§ **PROBLEM DETAILS**
Copy out the records below word for word, leaving out the pictures.

(Chart reading data)
[Start of Attachment]
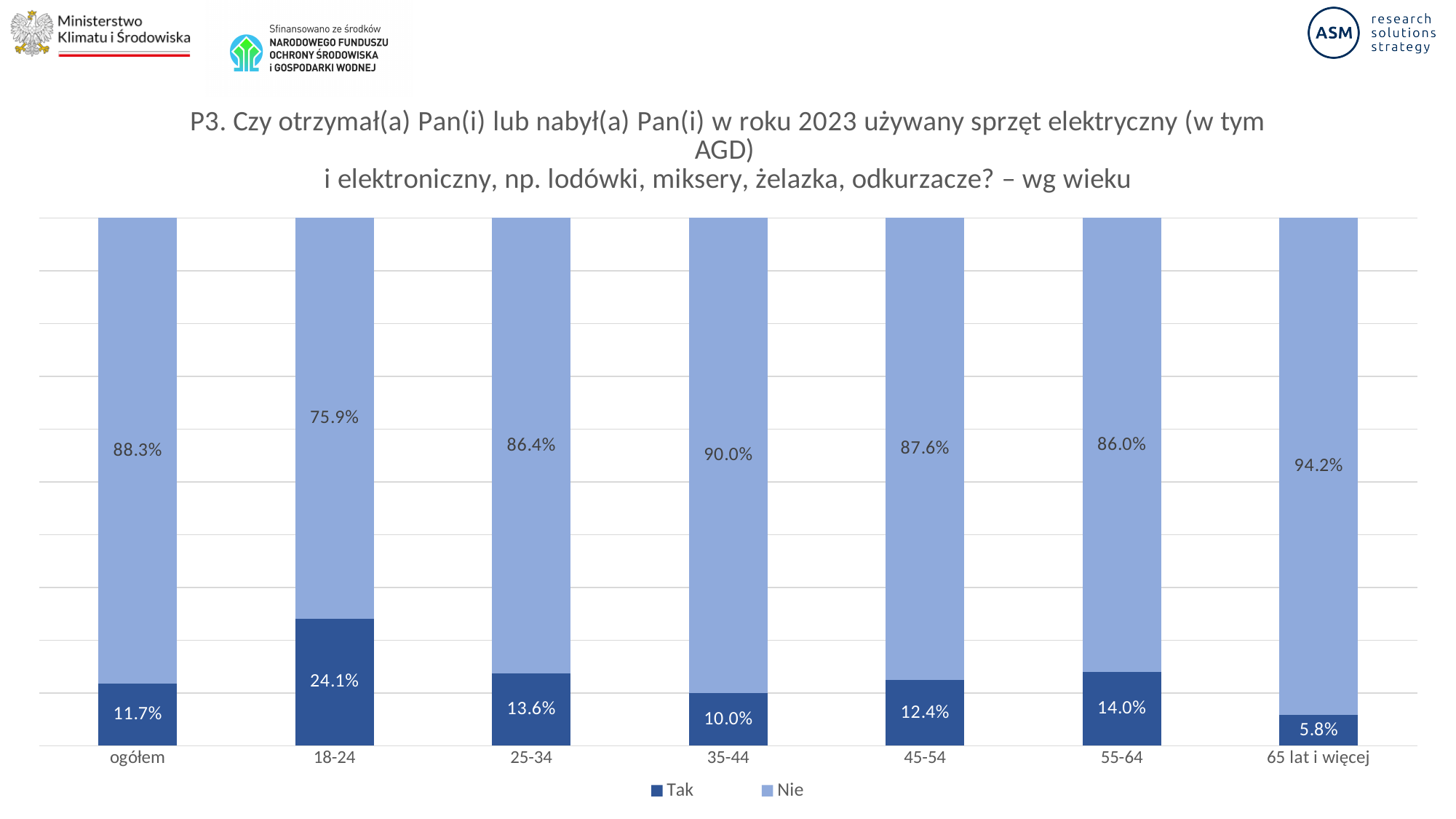
Which age group has the highest 'Tak' value? 18-24 What is the total of the stacked bar for 35-44? 100.0% What is the difference between the 'Tak' values for 18-24 and 65 lat i więcej? 18.3% What is the 'Tak' value for the 18-24 age group? 24.1% What is the 'Nie' value for the 65 lat i więcej group? 94.2% What kind of chart is shown on the slide? stacked bar chart What is the 'Tak' value for ogółem? 11.7% How many series does the legend list? 2 Which age group has the lowest 'Tak' value? 65 lat i więcej What are the two legend entries? Tak, Nie Which is larger, the 'Tak' value for 55-64 or for 45-54? 55-64 How many age categories are shown on the x axis? 7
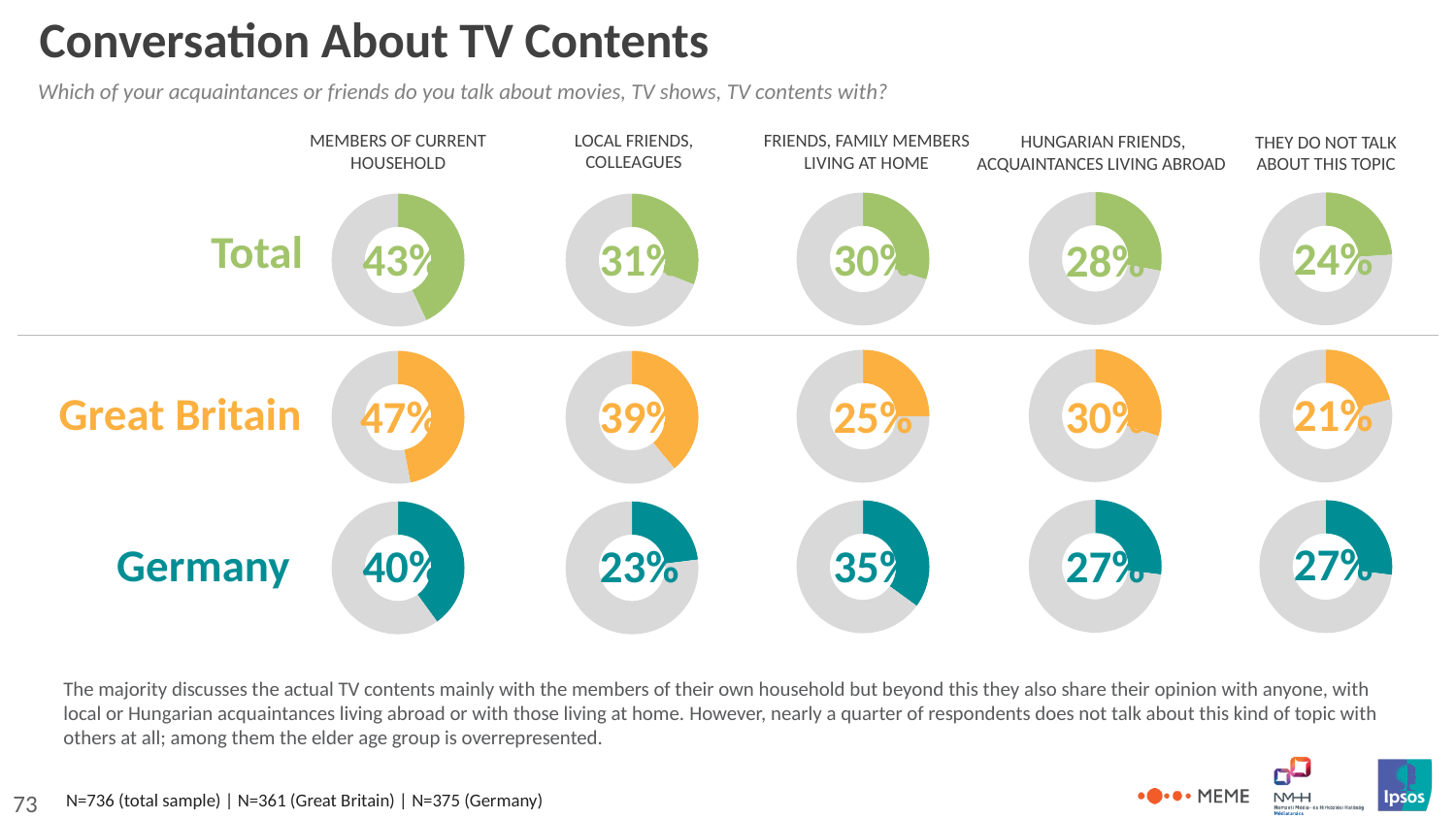
What percentage of the Total sample talks about TV contents with members of their current household? 43% In the Total row, which category has the highest value? Members of current household What share of Great Britain respondents do not talk about this topic? 21% In the Germany row, what is the value for friends, family members living at home? 35% In the Germany row, which category has the lowest value? Local friends, colleagues What kind of chart is used to show each value on this slide? Donut (pie) chart In the Total row, which category has the lowest value? They do not talk about this topic In the Great Britain row, what is the value for local friends, colleagues? 39% For local friends, colleagues, which is larger: the Great Britain value or the Germany value? Great Britain What is the difference between the Great Britain and Germany values for members of current household? 7 percentage points How many donut charts are shown in the Total row? 5 What colour are the donut charts in the Germany row? Teal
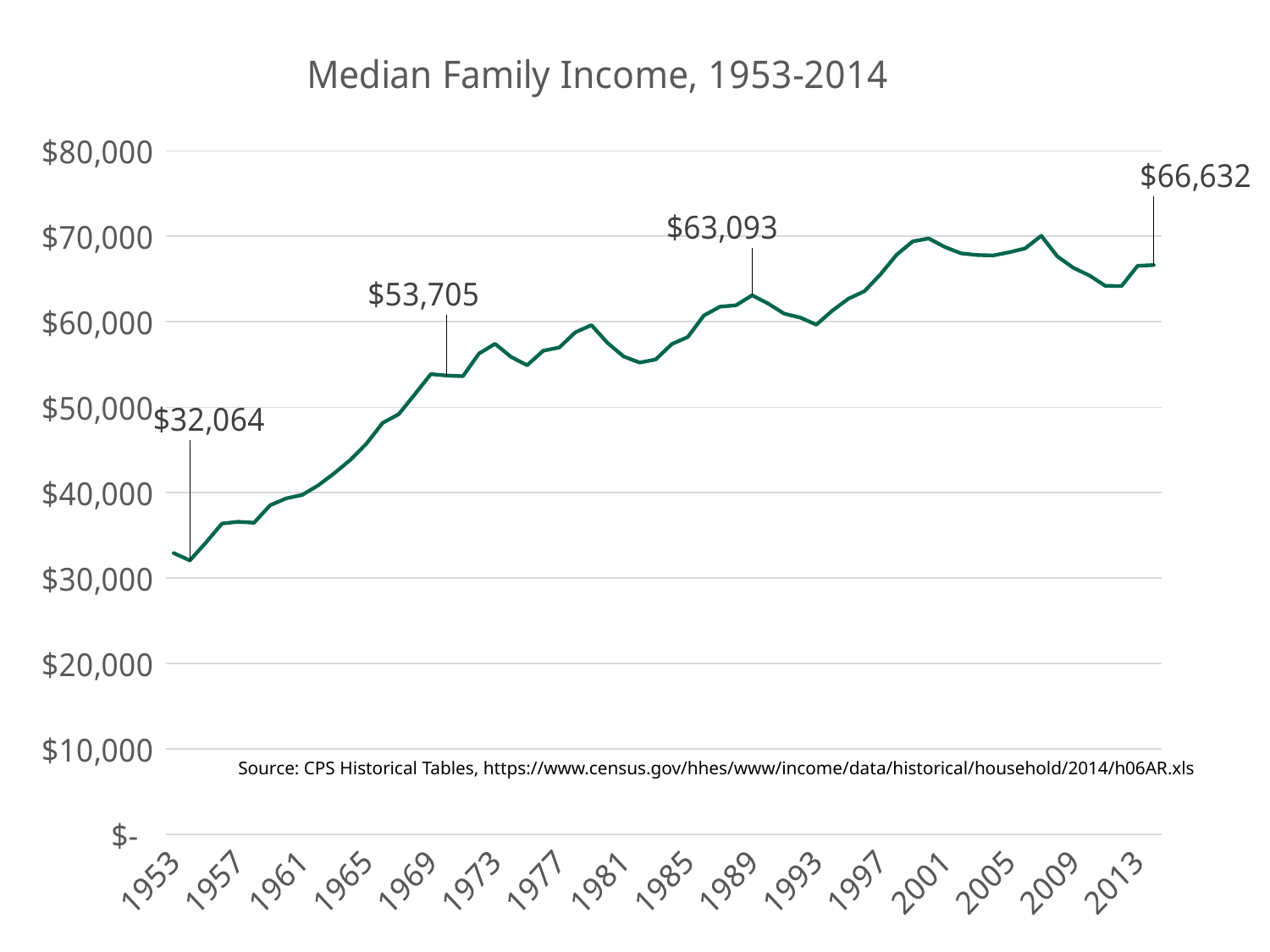
What is the data label shown at the end of the line, for 2014? $66,632 Which of the four labeled values on the chart is the lowest? $32,064 What is the title of the chart? Median Family Income, 1953-2014 What is the data label shown on the line near 1970? $53,705 What is the difference between the labeled value for 2014 ($66,632) and the labeled value near 1989 ($63,093)? $3,539 Overall, does median family income rise or fall from 1953 to 2014? rise What is the difference between the labeled value near 1989 ($63,093) and the labeled value near 1970 ($53,705)? $9,388 Which of the four labeled values on the chart is the highest? $66,632 What is the data label shown near the start of the line, at the dip just after 1953? $32,064 What is the data label shown on the line near 1989? $63,093 Is the value for 1953 greater or less than $40,000? less What kind of chart is shown on the slide? line chart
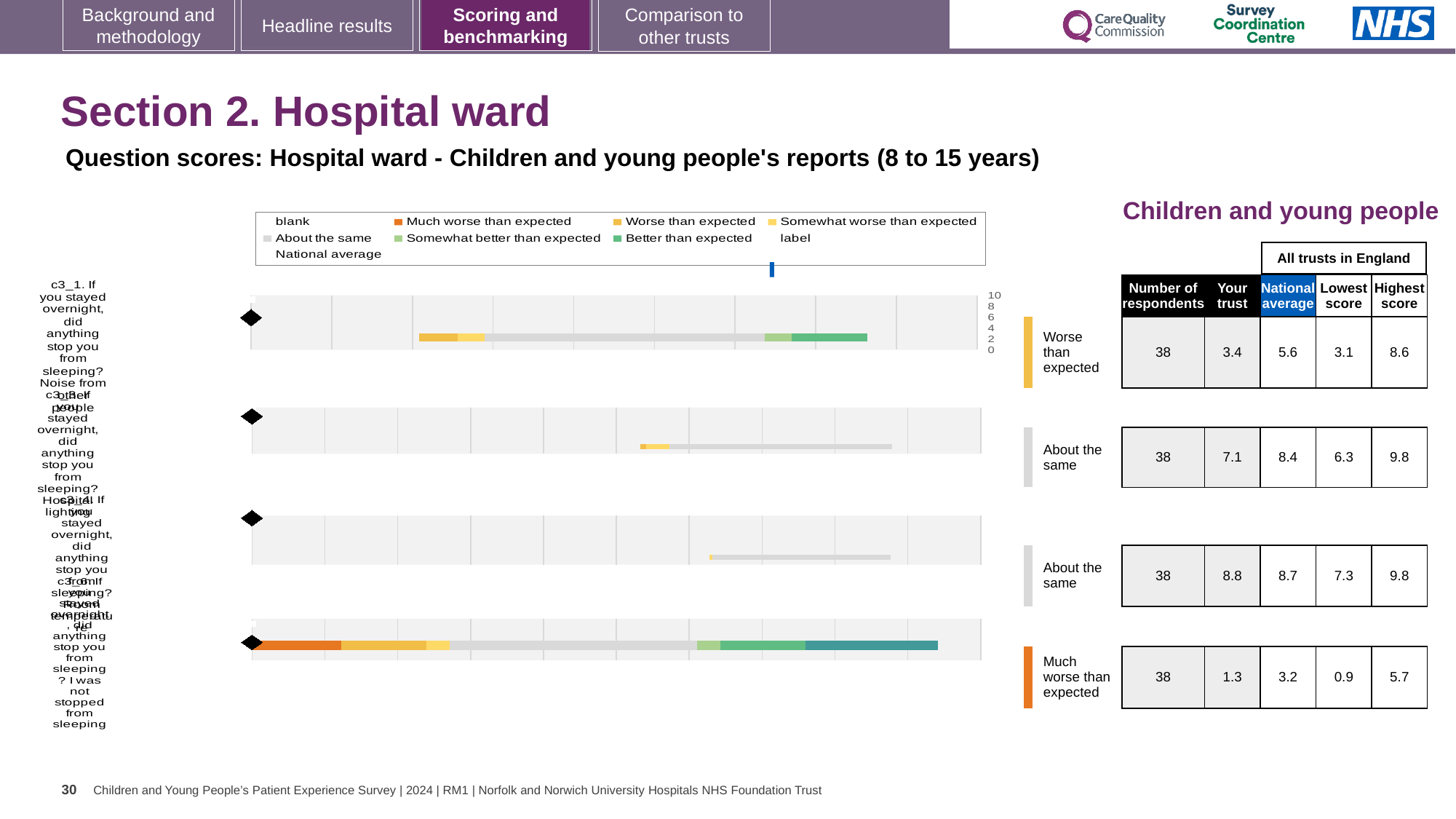
How many question rows are plotted in the chart? 4 What kind of chart is used to show the question scores on this slide? bar chart What colour represents 'Much worse than expected' in the legend? orange How many respondents are reported for each question row? 38 What benchmark category is shown for the fourth (bottom) question row? Much worse than expected Which question row has the highest 'Your trust' score? the third row (8.8) For the second question row, which is larger: the 'Your trust' score or the national average? the national average What is the highest score across all trusts in England for the second question row? 9.8 Which question row has the lowest 'Your trust' score? the fourth row (1.3) For the first question row, how much higher is the national average than the 'Your trust' score? 2.2 What is the 'Your trust' score for the first (top) question row, c3_1 about noise from other people? 3.4 What is the national average for the fourth (bottom) question row, c3_6? 3.2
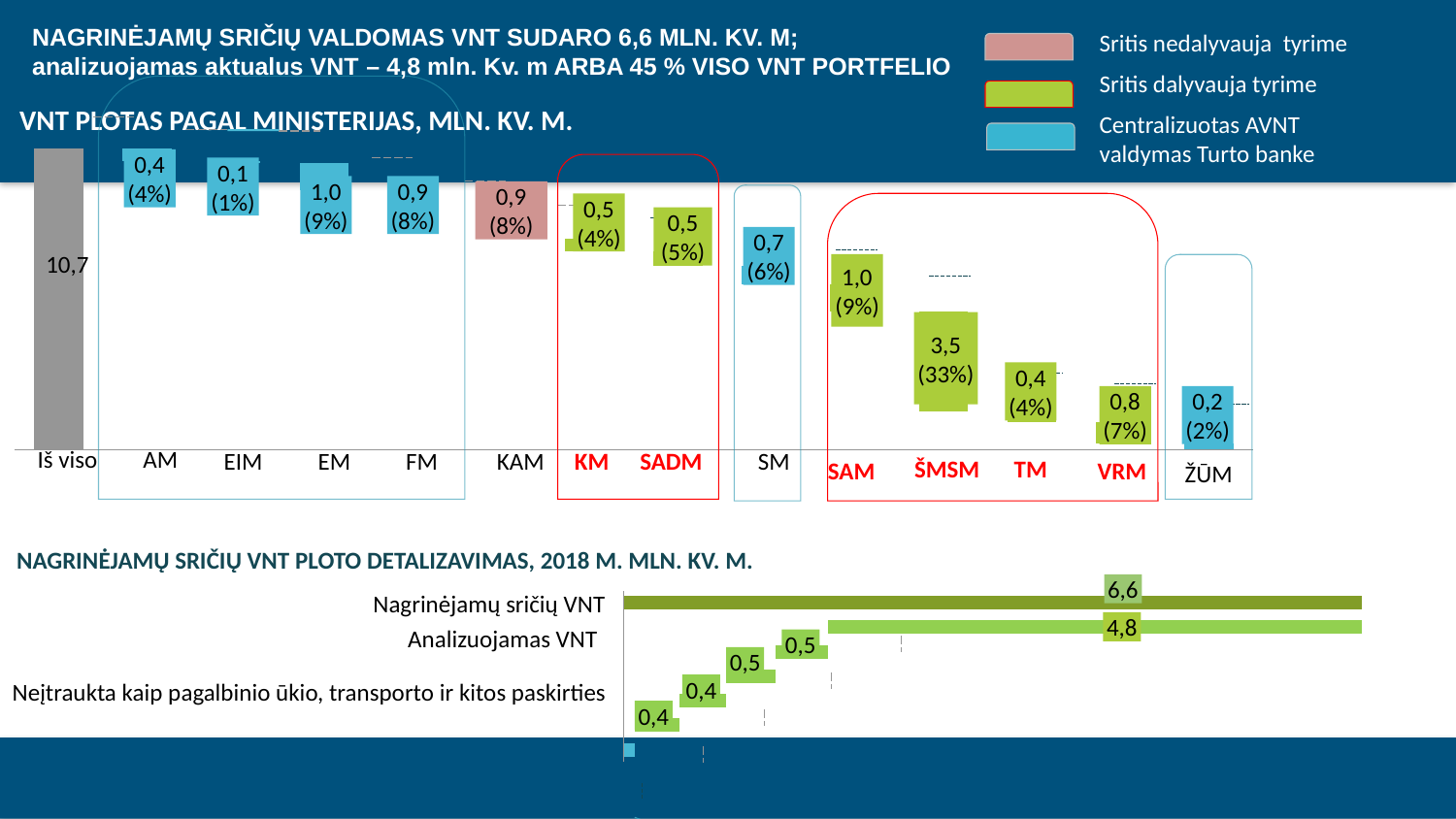
In the chart 'VNT PLOTAS PAGAL MINISTERIJAS, MLN. KV. M.', which is larger, the value for SM or the value for TM? SM In the chart 'VNT PLOTAS PAGAL MINISTERIJAS, MLN. KV. M.', which ministry has the largest value? ŠMSM In the chart 'VNT PLOTAS PAGAL MINISTERIJAS, MLN. KV. M.', what is the value for ŠMSM? 3,5 In the chart 'VNT PLOTAS PAGAL MINISTERIJAS, MLN. KV. M.', what is the difference between the values for ŠMSM and SAM? 2,5 How many entries does the legend in the top right of the slide list? 3 In the bottom chart 'NAGRINĖJAMŲ SRIČIŲ VNT PLOTO DETALIZAVIMAS, 2018 M. MLN. KV. M.', what is the value for 'Analizuojamas VNT'? 4,8 In the chart 'VNT PLOTAS PAGAL MINISTERIJAS, MLN. KV. M.', how many ministries are shown on the x axis, excluding 'Iš viso'? 13 In the chart 'VNT PLOTAS PAGAL MINISTERIJAS, MLN. KV. M.', what is the value for 'Iš viso'? 10,7 What type of chart is 'VNT PLOTAS PAGAL MINISTERIJAS, MLN. KV. M.'? Bar chart In the chart 'VNT PLOTAS PAGAL MINISTERIJAS, MLN. KV. M.', what percentage share is shown for VRM? 7% In the chart 'VNT PLOTAS PAGAL MINISTERIJAS, MLN. KV. M.', which ministry has the smallest value? EIM In the bottom chart 'NAGRINĖJAMŲ SRIČIŲ VNT PLOTO DETALIZAVIMAS, 2018 M. MLN. KV. M.', what is the difference between 'Nagrinėjamų sričių VNT' and 'Analizuojamas VNT'? 1,8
[End of Attachment]
§ **WRITTEN SOLUTION**
Which age group has the highest 'Tak' value? 18-24 What is the total of the stacked bar for 35-44? 100.0% What is the difference between the 'Tak' values for 18-24 and 65 lat i więcej? 18.3% What is the 'Tak' value for the 18-24 age group? 24.1% What is the 'Nie' value for the 65 lat i więcej group? 94.2% What kind of chart is shown on the slide? stacked bar chart What is the 'Tak' value for ogółem? 11.7% How many series does the legend list? 2 Which age group has the lowest 'Tak' value? 65 lat i więcej What are the two legend entries? Tak, Nie Which is larger, the 'Tak' value for 55-64 or for 45-54? 55-64 How many age categories are shown on the x axis? 7
What percentage of the Total sample talks about TV contents with members of their current household? 43% In the Total row, which category has the highest value? Members of current household What share of Great Britain respondents do not talk about this topic? 21% In the Germany row, what is the value for friends, family members living at home? 35% In the Germany row, which category has the lowest value? Local friends, colleagues What kind of chart is used to show each value on this slide? Donut (pie) chart In the Total row, which category has the lowest value? They do not talk about this topic In the Great Britain row, what is the value for local friends, colleagues? 39% For local friends, colleagues, which is larger: the Great Britain value or the Germany value? Great Britain What is the difference between the Great Britain and Germany values for members of current household? 7 percentage points How many donut charts are shown in the Total row? 5 What colour are the donut charts in the Germany row? Teal
What is the data label shown at the end of the line, for 2014? $66,632 Which of the four labeled values on the chart is the lowest? $32,064 What is the title of the chart? Median Family Income, 1953-2014 What is the data label shown on the line near 1970? $53,705 What is the difference between the labeled value for 2014 ($66,632) and the labeled value near 1989 ($63,093)? $3,539 Overall, does median family income rise or fall from 1953 to 2014? rise What is the difference between the labeled value near 1989 ($63,093) and the labeled value near 1970 ($53,705)? $9,388 Which of the four labeled values on the chart is the highest? $66,632 What is the data label shown near the start of the line, at the dip just after 1953? $32,064 What is the data label shown on the line near 1989? $63,093 Is the value for 1953 greater or less than $40,000? less What kind of chart is shown on the slide? line chart
How many question rows are plotted in the chart? 4 What kind of chart is used to show the question scores on this slide? bar chart What colour represents 'Much worse than expected' in the legend? orange How many respondents are reported for each question row? 38 What benchmark category is shown for the fourth (bottom) question row? Much worse than expected Which question row has the highest 'Your trust' score? the third row (8.8) For the second question row, which is larger: the 'Your trust' score or the national average? the national average What is the highest score across all trusts in England for the second question row? 9.8 Which question row has the lowest 'Your trust' score? the fourth row (1.3) For the first question row, how much higher is the national average than the 'Your trust' score? 2.2 What is the 'Your trust' score for the first (top) question row, c3_1 about noise from other people? 3.4 What is the national average for the fourth (bottom) question row, c3_6? 3.2
In the chart 'VNT PLOTAS PAGAL MINISTERIJAS, MLN. KV. M.', which is larger, the value for SM or the value for TM? SM In the chart 'VNT PLOTAS PAGAL MINISTERIJAS, MLN. KV. M.', which ministry has the largest value? ŠMSM In the chart 'VNT PLOTAS PAGAL MINISTERIJAS, MLN. KV. M.', what is the value for ŠMSM? 3,5 In the chart 'VNT PLOTAS PAGAL MINISTERIJAS, MLN. KV. M.', what is the difference between the values for ŠMSM and SAM? 2,5 How many entries does the legend in the top right of the slide list? 3 In the bottom chart 'NAGRINĖJAMŲ SRIČIŲ VNT PLOTO DETALIZAVIMAS, 2018 M. MLN. KV. M.', what is the value for 'Analizuojamas VNT'? 4,8 In the chart 'VNT PLOTAS PAGAL MINISTERIJAS, MLN. KV. M.', how many ministries are shown on the x axis, excluding 'Iš viso'? 13 In the chart 'VNT PLOTAS PAGAL MINISTERIJAS, MLN. KV. M.', what is the value for 'Iš viso'? 10,7 What type of chart is 'VNT PLOTAS PAGAL MINISTERIJAS, MLN. KV. M.'? Bar chart In the chart 'VNT PLOTAS PAGAL MINISTERIJAS, MLN. KV. M.', what percentage share is shown for VRM? 7% In the chart 'VNT PLOTAS PAGAL MINISTERIJAS, MLN. KV. M.', which ministry has the smallest value? EIM In the bottom chart 'NAGRINĖJAMŲ SRIČIŲ VNT PLOTO DETALIZAVIMAS, 2018 M. MLN. KV. M.', what is the difference between 'Nagrinėjamų sričių VNT' and 'Analizuojamas VNT'? 1,8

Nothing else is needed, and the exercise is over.